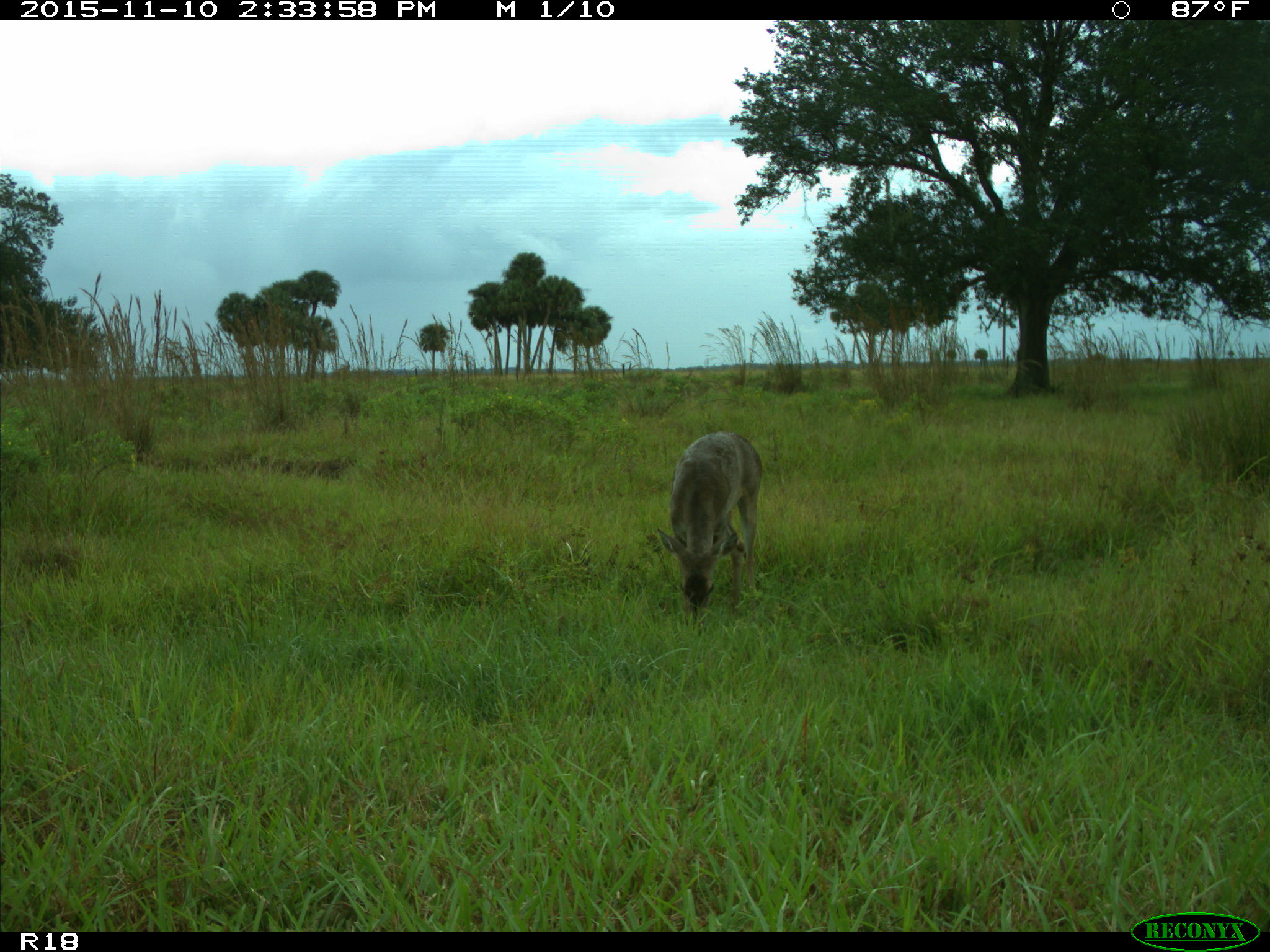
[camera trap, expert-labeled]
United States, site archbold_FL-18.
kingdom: Animalia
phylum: Chordata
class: Mammalia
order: Artiodactyla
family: Cervidae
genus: Odocoileus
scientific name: Odocoileus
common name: deer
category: unidentified deer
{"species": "unidentified deer (deer) (Odocoileus)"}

* To do:
Output exactly what runs from the line with "kingdom: Animalia" to the final line above, both lines included, and nothing else.

* Solution:
kingdom: Animalia
phylum: Chordata
class: Mammalia
order: Artiodactyla
family: Cervidae
genus: Odocoileus
scientific name: Odocoileus
common name: deer
category: unidentified deer
{"species": "unidentified deer (deer) (Odocoileus)"}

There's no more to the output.